The proportion of patients with current IBP was substantial in all three groups and health reports in the non-AS groups were similar or worse compared to the AS group supporting the severity of IBP in these non-AS SpA groups. These findings may indicate a room for improvement concerning detection of axial disease within different subtypes of non-AS SpA, and possibly also for treatment.
在更广泛的背痛范畴中,炎性背痛(IBP)是一种可能提示轴性脊柱关节炎(SpA)的症状。本研究的目的是确定强直性脊柱炎(AS)、银屑病关节炎(PsA)和其他SpA患者中当前IBP(作为可能的轴性SpA的标志性体征)的发生率,并比较有当前IBP的各组之间自我报告的健康状况。
在瑞典最南部县的地区医疗保健登记册中识别出的5771例患者,在2003年至2007年期间至少被医生诊断过一次(基于国际疾病分类代码)患有任何类型的SpA,于2009年进行了邮寄调查。根据患者自我报告在前一年背痛≥3个月且符合IBP的柏林标准,确定有当前IBP的患者。确定AS、PsA和其他SpA(包括SpA的其余亚组)中IBP的发生率,并就患者报告结局指标(PROMs)对各组进行比较。

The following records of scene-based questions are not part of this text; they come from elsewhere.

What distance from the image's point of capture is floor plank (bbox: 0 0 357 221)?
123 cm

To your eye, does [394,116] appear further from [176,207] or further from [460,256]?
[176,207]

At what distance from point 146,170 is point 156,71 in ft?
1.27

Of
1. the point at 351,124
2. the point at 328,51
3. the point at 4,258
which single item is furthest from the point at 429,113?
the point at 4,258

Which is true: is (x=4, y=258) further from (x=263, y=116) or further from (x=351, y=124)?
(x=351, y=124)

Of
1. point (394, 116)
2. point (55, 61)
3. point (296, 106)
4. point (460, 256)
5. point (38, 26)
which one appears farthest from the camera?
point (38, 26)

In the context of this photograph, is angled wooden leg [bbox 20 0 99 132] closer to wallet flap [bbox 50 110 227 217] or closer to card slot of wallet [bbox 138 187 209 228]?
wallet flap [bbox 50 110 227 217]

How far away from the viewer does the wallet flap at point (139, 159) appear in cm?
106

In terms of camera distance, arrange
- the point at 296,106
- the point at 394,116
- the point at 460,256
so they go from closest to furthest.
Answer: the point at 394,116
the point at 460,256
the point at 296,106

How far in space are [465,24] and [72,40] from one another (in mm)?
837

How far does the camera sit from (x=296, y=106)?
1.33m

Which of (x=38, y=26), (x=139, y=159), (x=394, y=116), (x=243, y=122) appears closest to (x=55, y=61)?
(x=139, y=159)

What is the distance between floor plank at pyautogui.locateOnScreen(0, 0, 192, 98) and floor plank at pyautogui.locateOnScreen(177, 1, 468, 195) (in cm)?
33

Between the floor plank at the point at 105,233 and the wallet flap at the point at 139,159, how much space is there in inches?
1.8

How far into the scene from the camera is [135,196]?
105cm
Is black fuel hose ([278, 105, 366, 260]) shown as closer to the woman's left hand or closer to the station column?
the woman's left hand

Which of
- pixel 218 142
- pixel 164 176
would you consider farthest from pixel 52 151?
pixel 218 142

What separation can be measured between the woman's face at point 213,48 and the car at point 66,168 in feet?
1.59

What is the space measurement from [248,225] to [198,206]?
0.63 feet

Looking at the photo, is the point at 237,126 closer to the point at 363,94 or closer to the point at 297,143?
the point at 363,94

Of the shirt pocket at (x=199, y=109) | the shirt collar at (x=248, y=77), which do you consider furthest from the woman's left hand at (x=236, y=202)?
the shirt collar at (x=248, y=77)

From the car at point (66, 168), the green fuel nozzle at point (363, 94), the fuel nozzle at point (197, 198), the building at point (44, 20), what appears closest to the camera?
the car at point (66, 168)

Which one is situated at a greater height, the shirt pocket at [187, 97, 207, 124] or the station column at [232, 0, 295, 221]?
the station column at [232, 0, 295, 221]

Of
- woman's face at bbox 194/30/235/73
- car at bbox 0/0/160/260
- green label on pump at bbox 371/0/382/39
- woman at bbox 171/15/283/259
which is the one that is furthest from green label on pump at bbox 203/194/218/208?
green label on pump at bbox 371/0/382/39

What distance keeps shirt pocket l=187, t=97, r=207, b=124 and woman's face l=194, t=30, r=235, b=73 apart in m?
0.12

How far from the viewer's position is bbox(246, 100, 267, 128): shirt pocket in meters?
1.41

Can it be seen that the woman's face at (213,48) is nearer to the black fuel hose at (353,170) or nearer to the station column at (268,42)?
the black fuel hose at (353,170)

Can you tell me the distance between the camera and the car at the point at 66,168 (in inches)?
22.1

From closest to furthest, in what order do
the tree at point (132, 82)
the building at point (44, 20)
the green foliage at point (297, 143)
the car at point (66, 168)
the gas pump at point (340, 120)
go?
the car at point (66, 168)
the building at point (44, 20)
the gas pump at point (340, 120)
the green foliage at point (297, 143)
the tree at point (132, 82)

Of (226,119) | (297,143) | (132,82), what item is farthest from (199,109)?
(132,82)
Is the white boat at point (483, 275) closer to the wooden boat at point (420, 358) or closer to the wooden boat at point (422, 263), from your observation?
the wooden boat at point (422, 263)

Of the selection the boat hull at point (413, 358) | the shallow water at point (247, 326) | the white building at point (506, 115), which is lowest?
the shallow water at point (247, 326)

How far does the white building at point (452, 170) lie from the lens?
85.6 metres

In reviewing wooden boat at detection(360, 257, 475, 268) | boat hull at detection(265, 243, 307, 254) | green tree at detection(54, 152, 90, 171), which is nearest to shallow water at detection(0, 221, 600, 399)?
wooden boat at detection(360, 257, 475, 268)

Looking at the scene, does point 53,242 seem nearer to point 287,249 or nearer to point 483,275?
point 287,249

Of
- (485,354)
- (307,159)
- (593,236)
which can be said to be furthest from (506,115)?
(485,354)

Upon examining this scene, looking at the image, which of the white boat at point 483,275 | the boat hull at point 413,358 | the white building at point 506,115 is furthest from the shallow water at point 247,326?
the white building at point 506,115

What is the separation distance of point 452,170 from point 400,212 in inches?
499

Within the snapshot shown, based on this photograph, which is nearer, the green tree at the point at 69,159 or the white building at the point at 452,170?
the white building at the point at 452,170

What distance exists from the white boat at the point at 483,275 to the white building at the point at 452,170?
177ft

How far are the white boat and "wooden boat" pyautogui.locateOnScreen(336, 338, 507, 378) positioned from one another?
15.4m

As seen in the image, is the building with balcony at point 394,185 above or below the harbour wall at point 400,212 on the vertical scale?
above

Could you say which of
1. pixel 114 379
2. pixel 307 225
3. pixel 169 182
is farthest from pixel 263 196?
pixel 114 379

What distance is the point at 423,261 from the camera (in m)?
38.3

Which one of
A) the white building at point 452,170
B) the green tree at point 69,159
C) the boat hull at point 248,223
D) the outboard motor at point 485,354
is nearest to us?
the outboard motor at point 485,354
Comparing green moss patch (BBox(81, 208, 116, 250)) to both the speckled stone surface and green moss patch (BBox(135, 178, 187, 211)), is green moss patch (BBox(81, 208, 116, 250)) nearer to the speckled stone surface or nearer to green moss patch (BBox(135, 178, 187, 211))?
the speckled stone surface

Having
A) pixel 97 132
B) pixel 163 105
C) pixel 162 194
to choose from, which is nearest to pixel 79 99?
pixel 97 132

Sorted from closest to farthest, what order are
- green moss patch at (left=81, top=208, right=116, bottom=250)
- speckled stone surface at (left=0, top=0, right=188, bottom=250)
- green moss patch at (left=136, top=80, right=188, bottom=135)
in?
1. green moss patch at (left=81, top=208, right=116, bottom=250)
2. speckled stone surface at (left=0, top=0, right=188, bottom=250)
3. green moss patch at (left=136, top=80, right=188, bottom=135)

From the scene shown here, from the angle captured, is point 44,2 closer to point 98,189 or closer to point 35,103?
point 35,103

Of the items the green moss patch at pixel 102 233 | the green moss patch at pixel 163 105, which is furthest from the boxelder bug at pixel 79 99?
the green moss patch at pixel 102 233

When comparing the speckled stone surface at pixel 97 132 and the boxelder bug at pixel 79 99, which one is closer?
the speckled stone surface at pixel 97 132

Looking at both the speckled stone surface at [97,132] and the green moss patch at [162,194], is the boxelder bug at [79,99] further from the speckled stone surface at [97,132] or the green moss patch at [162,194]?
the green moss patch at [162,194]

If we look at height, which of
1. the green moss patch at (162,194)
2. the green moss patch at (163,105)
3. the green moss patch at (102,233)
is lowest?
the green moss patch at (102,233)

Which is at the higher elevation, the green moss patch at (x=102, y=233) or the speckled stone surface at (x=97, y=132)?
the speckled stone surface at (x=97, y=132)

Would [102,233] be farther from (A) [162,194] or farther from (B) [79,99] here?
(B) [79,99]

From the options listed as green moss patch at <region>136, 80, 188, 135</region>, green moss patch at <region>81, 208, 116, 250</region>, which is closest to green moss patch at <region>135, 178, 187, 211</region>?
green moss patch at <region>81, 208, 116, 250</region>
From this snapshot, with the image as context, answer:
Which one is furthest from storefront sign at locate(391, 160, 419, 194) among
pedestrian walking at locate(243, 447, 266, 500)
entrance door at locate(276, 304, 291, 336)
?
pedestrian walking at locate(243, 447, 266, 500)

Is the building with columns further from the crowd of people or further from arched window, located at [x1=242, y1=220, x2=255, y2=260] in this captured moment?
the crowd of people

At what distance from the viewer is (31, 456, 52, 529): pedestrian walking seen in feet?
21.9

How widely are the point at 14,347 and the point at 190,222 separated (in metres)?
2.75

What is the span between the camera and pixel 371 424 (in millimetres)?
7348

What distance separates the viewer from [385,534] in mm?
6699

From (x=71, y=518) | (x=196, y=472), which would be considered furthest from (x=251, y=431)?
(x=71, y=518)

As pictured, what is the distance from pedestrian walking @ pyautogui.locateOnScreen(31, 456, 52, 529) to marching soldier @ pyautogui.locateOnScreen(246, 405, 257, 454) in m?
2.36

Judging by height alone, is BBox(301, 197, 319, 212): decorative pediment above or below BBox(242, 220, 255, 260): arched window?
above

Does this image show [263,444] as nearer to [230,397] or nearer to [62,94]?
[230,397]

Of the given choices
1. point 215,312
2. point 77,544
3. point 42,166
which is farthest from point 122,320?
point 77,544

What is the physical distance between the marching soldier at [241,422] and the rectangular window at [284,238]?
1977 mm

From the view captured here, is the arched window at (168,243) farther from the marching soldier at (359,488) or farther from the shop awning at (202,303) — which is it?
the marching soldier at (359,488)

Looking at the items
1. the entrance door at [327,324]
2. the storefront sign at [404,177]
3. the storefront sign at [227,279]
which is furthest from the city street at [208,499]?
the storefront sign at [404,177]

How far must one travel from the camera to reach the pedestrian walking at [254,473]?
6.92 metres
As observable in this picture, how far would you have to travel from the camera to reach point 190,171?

在调查的应答者(N = 2785)中,AS、PsA和其他SpA中有当前IBP的患者的发生率和比例分别为319例(43%)、409例(31%)和282例(39%)。与PsA相比,AS中的比例在统计学上更高(p < 0.001),但与其他SpA相比,AS中的比例无统计学差异(p = 0.112)。与有当前IBP的AS相比,有当前IBP的PsA和其他SpA具有相似(BASFI、EQ - 5D、患者整体评估、疲劳、脊柱疼痛)或更差(BASDAI)的PROMs。有当前IBP的PsA比有当前IBP的AS更频繁地接受药物抗风湿治疗,而AS和其他SpA接受治疗的程度相似。
所有三组中有当前IBP的患者比例都相当大,非AS组的健康报告与AS组相比相似或更差,这支持了这些非AS SpA组中IBP的严重性。这些发现可能表明在非AS SpA的不同亚型中轴性疾病的检测以及可能的治疗方面仍有改进空间。